After the window installation, the animal was subcutaneously injected with Ketoprofen (5 mg/kg) and returned to its home cage once awakening from anesthesia. The entire procedure took ∼3 hours. Ketoprofen (5 mg/kg) was administered daily for 3 days post-surgery to reduce inflammation and pain. The animal was closely monitored for signs of distress and pain and to ensure easy access to food and water.

Then, the animal was subject to five daily training sessions to help acclimate to the head restraint and relieve stress. Each session lasted 45 minutes. Detailed training procedure can be found in our previous report. 5 The animals failed to acclimate to the restraint after training (3 out of 29, due to stress reactions to the head restraint) were excluded from imaging studies.

All experiments were carried out in conformity with the animal protocol approved by the Institutional Animal Care and Use Committees at the University of Virginia and Washington University in St. Louis, and were conducted in compliance with the Animal Welfare Act (AWA), National Institute of Health Guide for the Care and Use of Laboratory Animals, and ARRIVE (Animal Research: Reporting in Vivo Experiments). 19

Imaging through the cranial window vs. the intact skull

Under anesthesia, a structural image of the cerebral vasculature in an 8-week CD-1 mouse was acquired by PAM through the intact skull. Throughout the experiment, the temperatures of the animal body and brain were both maintained at 37 °C. After that, the animal was transferred to the stereotaxic surgical station for cranial window installation. Following the installation and solidification of the glue and cement, the animal was transferred back to the imaging system, where the same region of interest was reimaged with the same PAM setting and under the same physiological state. After the completion of the experiment, the animal was euthanized.

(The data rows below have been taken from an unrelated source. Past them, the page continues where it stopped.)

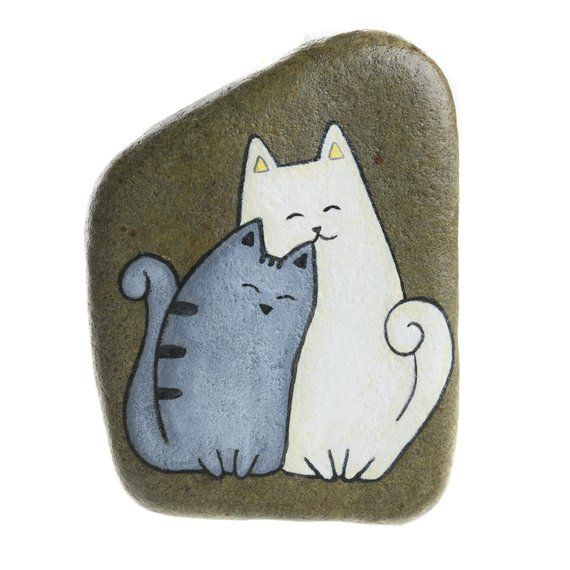 2 cats, painted rock, hanging stone, grey cat, white cat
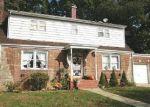 Foreclosed Home en ARKANSAS DR, Valley Stream, NY - 11580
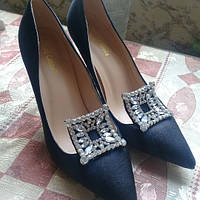 Супер красивые  туфли с пряжкой  камни  цвет черный, фото 1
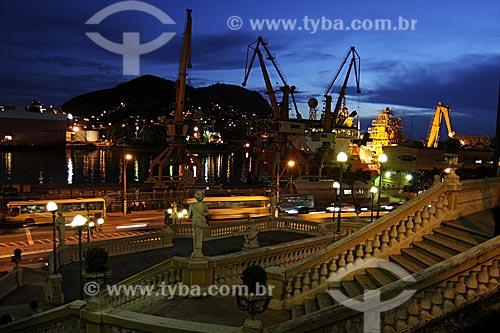 Assunto: Porto de Vitória ao fundo com escadaria do Palácio Anchieta em primeiro plano /Local: Vitória - ES /Data: Março de 2008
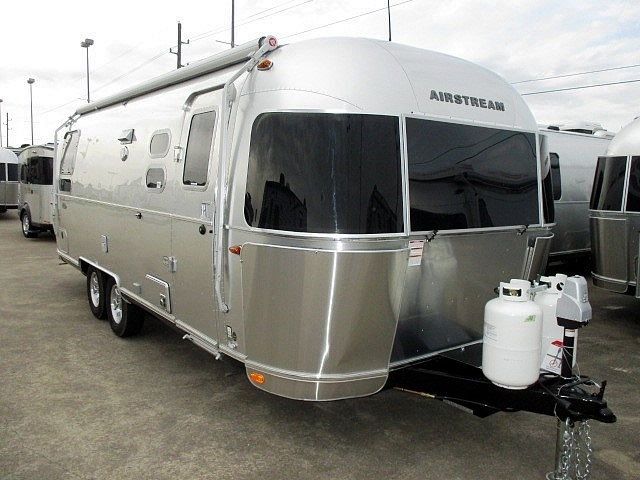 2017 Airstream FLYING CLOUD 25rb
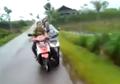 Motor Honda Vario Stut Yamaha Mio Malah Berakhir Tragis, Tonton Videonya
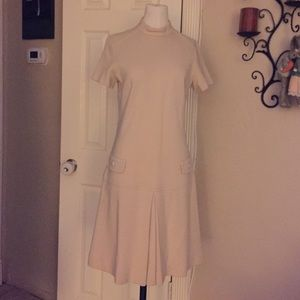 Dresses & Skirts - Beautiful petite cream dress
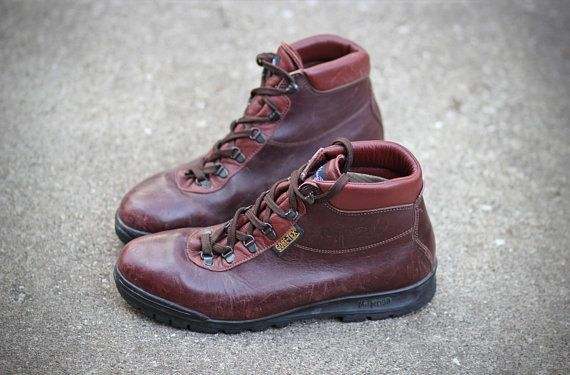 98ed32e7764 Vintage Vasque Sundowner Hiking Boots 1998 - Made in Italy ...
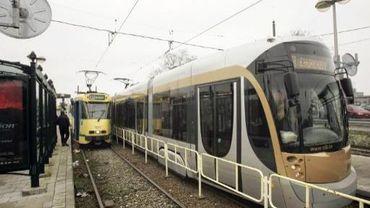 Introduire le Wi-Fi dans les trams coûterait très cher, puisqu'il faudrait équiper presque 1 000 véhicules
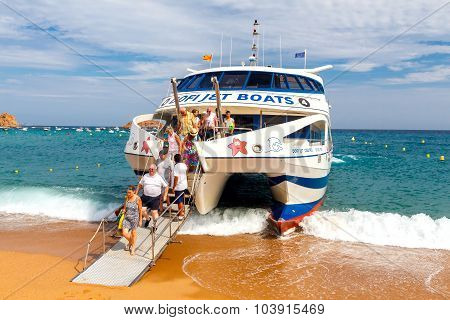 Tossa de Mar. Disembarkation of passengers from a boat.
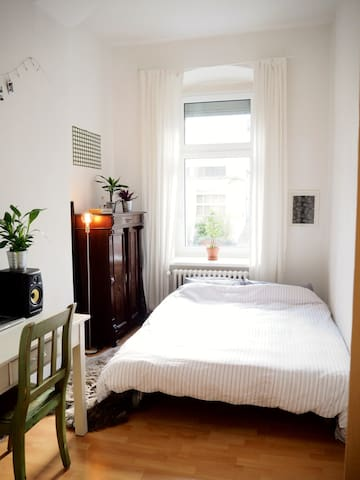 Cosy room in the middle of Kreuzberg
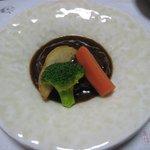 旬味酒菜 中鉢  - 牛タンのハンバーグ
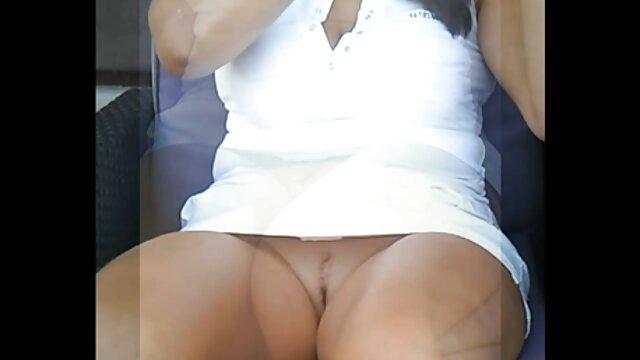 Primo anale Gape sfida DP video porno amatoriali con trans e Fisting per studentessa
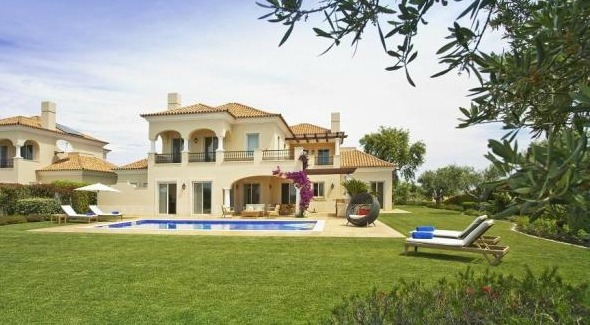 This four-bed villa is an excellent example of a luxury East Algarve property. Click on the image to view the property.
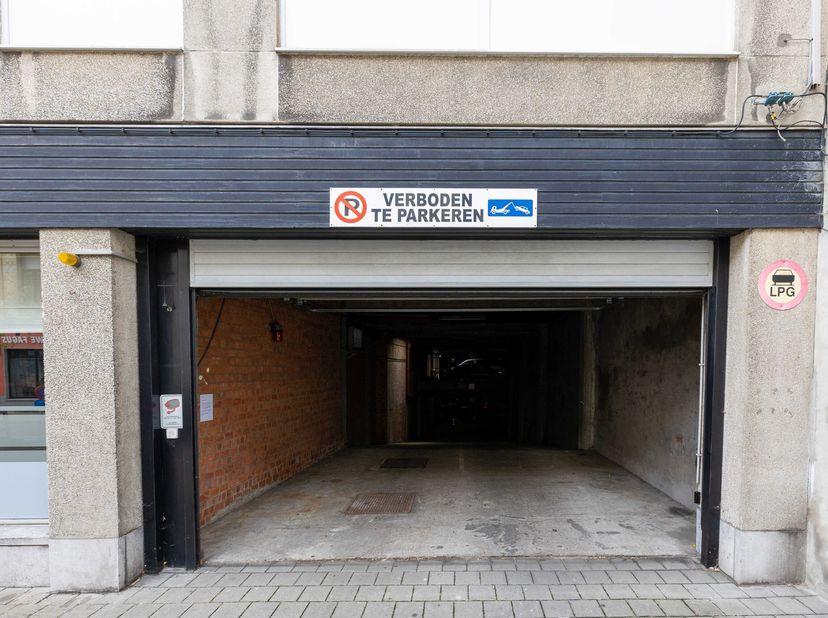 ONLINE OPENBARE VERKOPING VIA BIDDIT.BE: Ondergrondse autostaanplaats <br /> BESCHIKBAARHEID: na betaling koopprijs en kosten.  <br /> BEZICHTIGINGEN:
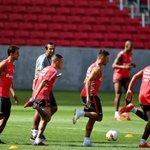 Com Aránguiz e Jorge Henrique ausentes em treino, Aguirre faz mistério para o Gre-Nal. http://t.co/7LKZORXpzB http://t.co/V5oxSGzMaJ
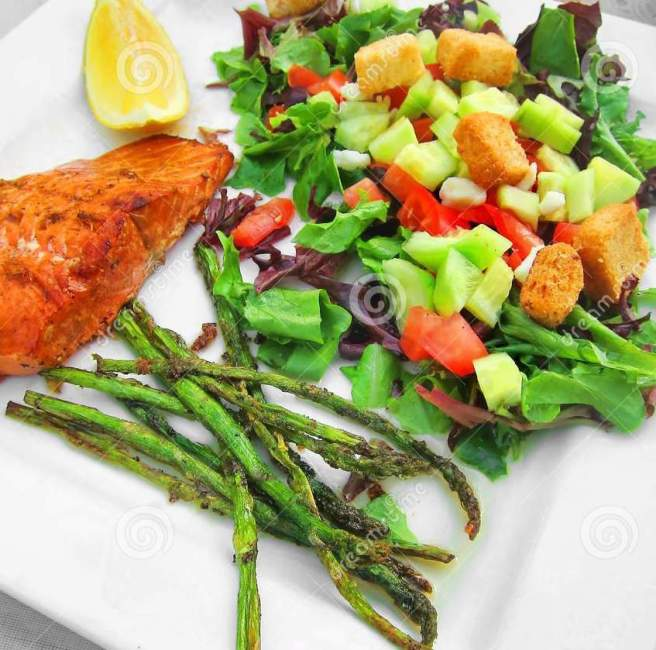 healthy-meal-dinner-lunch-fish-veggies-white-plate-salmon-trout-greens-31546500.jpg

In vivo assessment of cerebrovascular permeability

After baseline PAM imaging under awake condition, the animal was anesthetized with 2% isoflurane and intravenously injected with 2% (w/v) Evans blue dye at the dose of 4 ml/kg body weight. After 2 hours of dye extravasation, the animal was transferred to the head-restrained PAM for awake-brain imaging at 532 nm, where both hemoglobin and Evans blue show strong optical absorption. The same procedure was utilized to assess the cerebrovascular permeability at different time points, including 0, 7, 14, and 18 days after installation of the cranial window, in four different animals from the same cohort. The animals were euthanized immediately after completion of the imaging experiments. Side-by-side comparison of the PAM images acquired before and 2 hours after Evans blue injection was performed to assess dye extravasation, which is indicative of cerebrovascular permeability. A detailed description of the in vivo Evans blue assay and associated permeability analysis can be found in our previous report. 20

Immunohistochemistry analysis of astrogliosis and microgliosis

Deeply anesthetized with isoflurane, the animals were transcardially perfused with 0.01-M Phosphate-buffered saline (PBS). The brains were harvested, fixed in 4% paraformaldehyde for 24 hours, and transferred to 30% sucrose in 0.2-M PBS. After snap‐frozen on dry ice and stored at –80°C, the brains were sectioned (50-µm thickness) using a sliding microtome and stored in 0.1-M PBS with 30% sucrose and 30% ethylene glycol at −20°C. After treatment with the Rabbit anti‐Iba‐1 antibody (1: 1000; Wako Pure Chemicals Industries, Tokyo, Japan) and mouse anti-GFAP antibody (1:1000, Sigma, St. Louis, Missouri) overnight at 4 °C, the brain sections were incubated with Alexa Fluor 488‐conjugated donkey anti‐rabbit antibody (1:400; Molecular Probes, Grand Island, New York) and Cy3‐conjugated donkey anti-mouse antibody (1: 800; Jackson ImmunoResearch Laboratories, West Grove, Pennsylvania). Then, they were washed, nuclear counterstained with DAPI, mounted, and examined by a confocal microscope (Nikon A1Rsi, Nikon Instruments, Melville, New York).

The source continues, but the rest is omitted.